Eden Maseyk : Nous avons rencontré les mêmes défis que toute autre entreprise artistique en 2024. Parfois, cela nous a semblé plus difficile en tant que nouvelle entreprise, mais je suis fière de la manière dont nous nous en sommes sortis. Nous avons organisé des expositions exceptionnelles, même si certaines ont été un peu plus calmes. Dans l’ensemble, nous avons maintenu notre cap, fermement attachés à notre mission d’attirer les gens autour de l’art, de leur offrir des expositions qui les touchent, qu’ils prennent un café ou qu’ils enrichissent leur collection.

Pouvez-vous nous en dire plus sur le lancement récent de votre série de podcasts, « Jo Brooks at the Helm », et son importance pour la galerie ?

Eden Maseyk : Ce podcast est extrêmement important pour la galerie pour plusieurs raisons. Jo, tout d’abord, est une figure incontournable du monde de l’art depuis deux décennies, avec un point de vue unique sur l’art contemporain. Après une carrière consacrée aux relations publiques, elle s’occupe désormais de la gestion des artistes, et son authenticité met chaque invité à l’aise. De plus, les histoires des artistes sont précieuses, et je suis fière que nous disposions d’une plateforme qui les mette en valeur.

Comment la création en direct d’œuvres d’art pendant l’exposition « Work in Progress » enrichit-elle l’expérience des visiteurs ?

Eden Maseyk : Elle offre aux visiteurs l’opportunité rare de voir tout le processus menant à une œuvre achevée. Observer les œuvres évoluer et se développer démystifie la création artistique et permet aux spectateurs de se connecter directement avec les créateurs derrière leurs œuvres préférées.

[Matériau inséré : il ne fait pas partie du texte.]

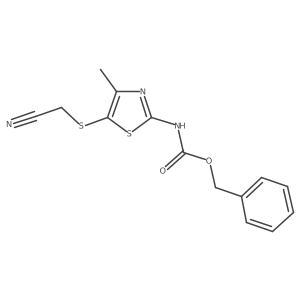 benzyl N-{5-[(cyanomethyl)sulfanyl]-4-methyl-1,3-thiazol-2-yl}carbamate结构式
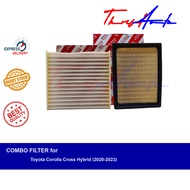 COMBO Filters (Aircon &amp; Air) for Toyota Corolla Cross Hybrid (2020 - 2023)
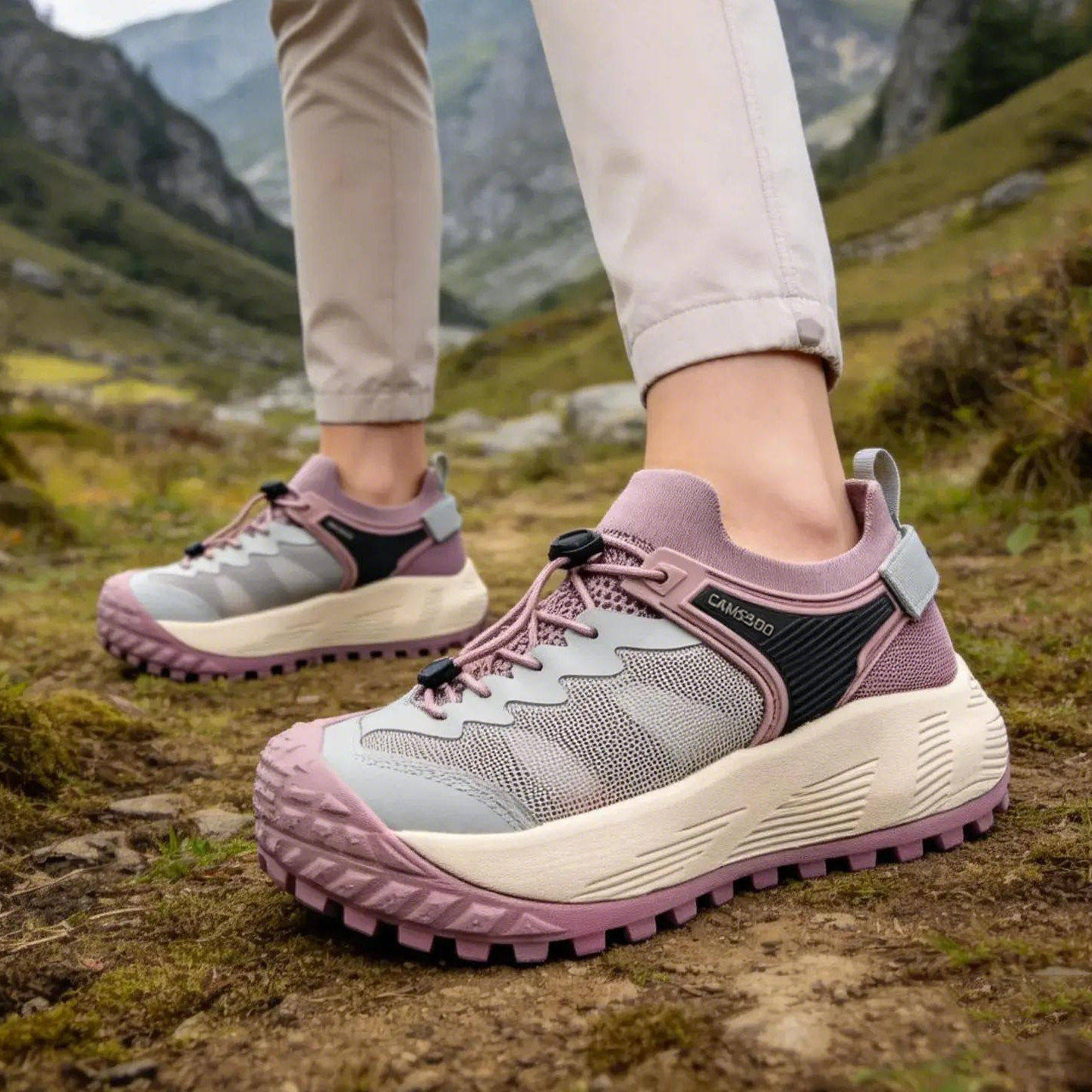 美骆世家徒步鞋男户外运动鞋低帮夏季越野鞋网面透气登山鞋女6783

Selon vous, quel rôle l’art joue-t-il dans la création de liens et de communautés au sein de groupes divers ?

Eden Maseyk : L’art rassemble les gens, il les unit autour d’émotions, d’opinions, de ressentis, et encourage des discussions à différents niveaux. C’est un élément fondamental de la vie.

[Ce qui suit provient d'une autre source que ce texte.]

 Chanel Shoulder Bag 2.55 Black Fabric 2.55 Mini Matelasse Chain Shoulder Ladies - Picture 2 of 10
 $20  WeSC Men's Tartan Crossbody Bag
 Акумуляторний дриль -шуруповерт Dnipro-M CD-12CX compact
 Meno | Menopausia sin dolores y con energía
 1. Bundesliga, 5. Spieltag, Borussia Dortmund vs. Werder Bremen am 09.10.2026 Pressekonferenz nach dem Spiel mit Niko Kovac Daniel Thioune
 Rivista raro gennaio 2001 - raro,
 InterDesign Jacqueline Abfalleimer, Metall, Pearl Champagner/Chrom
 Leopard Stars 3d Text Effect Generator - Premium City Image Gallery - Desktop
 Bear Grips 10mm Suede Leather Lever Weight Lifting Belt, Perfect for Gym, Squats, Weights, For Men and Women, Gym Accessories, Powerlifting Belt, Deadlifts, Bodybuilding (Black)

Quels sont vos objectifs pour Helm Gallery dans les années à venir ?

Eden Maseyk : Nous souhaitons développer notre vision davantage. Cela inclut le soutien aux artistes avec lesquels nous travaillons actuellement et l’élargissement de notre réseau international, ainsi qu’un accent plus prononcé sur les éditions limitées produites en interne. Nous voulons appliquer notre modèle à une échelle mondiale. Nous réfléchissons sans cesse à des événements uniques et captivants, et peaufinons notre programme – il faudra patienter pour découvrir la suite !

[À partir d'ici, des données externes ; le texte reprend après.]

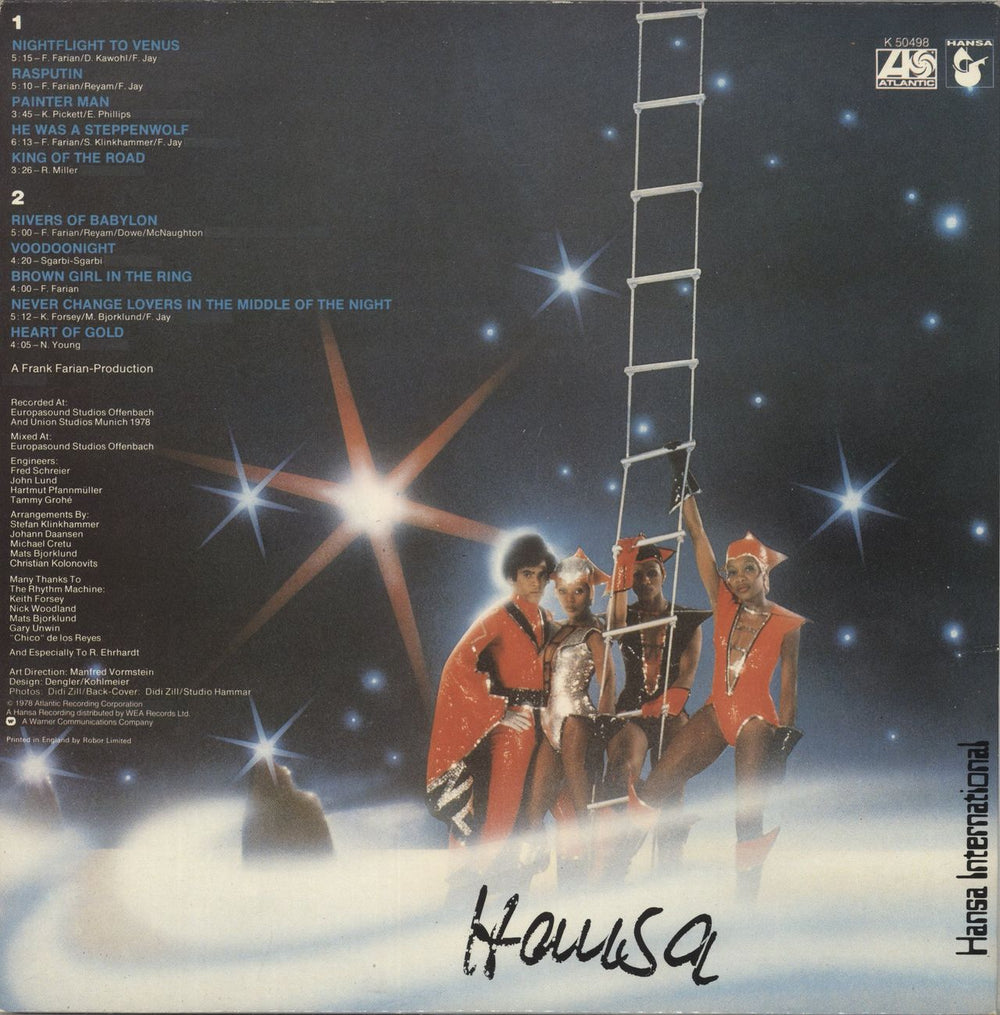 Boney M Nightflight To Venus - EX UK vinyl LP album (LP record)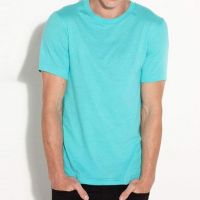 2018 Men comfortable soft cotton solid color  fashion T-shirts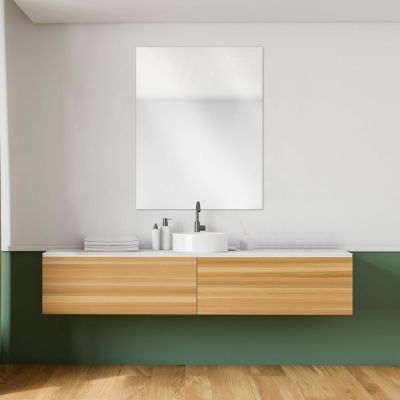 Miroir salle de bains rectangulaire 60 x 90 cm argent, GoodHome Imandra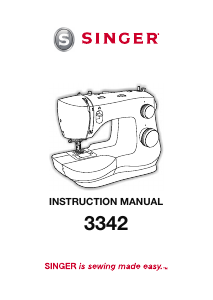 Manual Singer 3342 Sewing Machine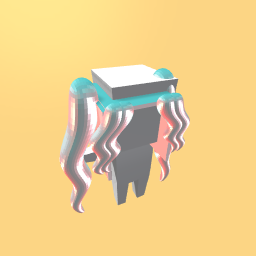 Pink n’ blue Pigtails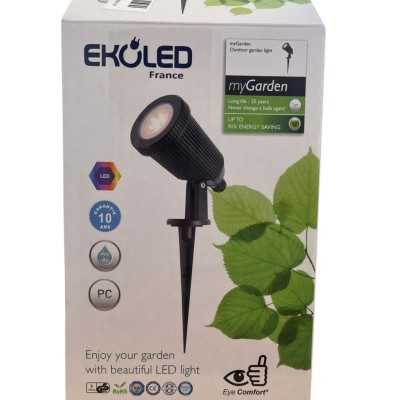 SPOT À PIQUET ÉTANCHE IP65 GU10 8W EKOLED EKOLED - 2 SPOT À PIQUET ÉTANCHE IP65 GU10 8W EKOLED EKOLED - 2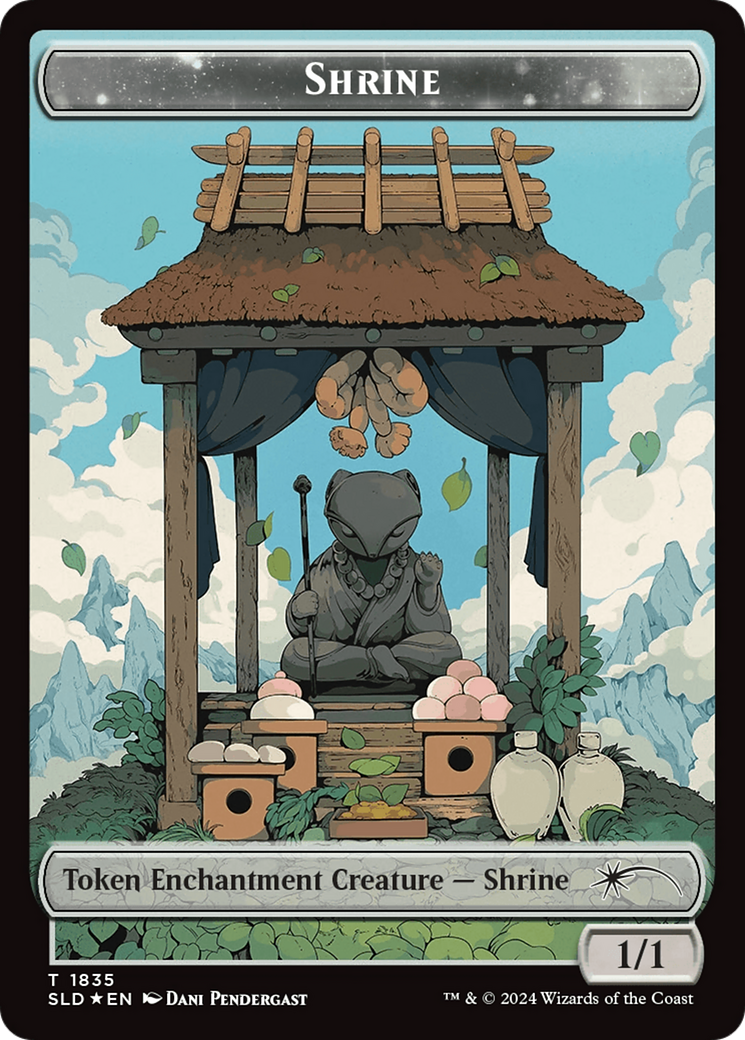 Shrine Token (Rainbow Foil) [Secret Lair: From Cute to Brute Tokens] | Game Master's Emporium (The New GME)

Comment envisagez-vous l’avenir des galeries d’art contemporain, et quelles innovations souhaitez-vous apporter à Helm ?

Eden Maseyk : Les galeries d’art contemporain doivent se diriger vers davantage d’accessibilité et de transparence. Les galeries physiques doivent adapter leur modèle pour survivre, ce qui implique de la transparence et une planification prospective pour séduire une nouvelle génération de collectionneurs potentiels. Nous nous efforçons d’inventer de nouvelles façons de rendre l’art accessible à l’échelle mondiale, en nous orientant vers les éditions limitées et en élargissant les types d’événements et d’attitudes que nous avons proposés au cours de l’année écoulée.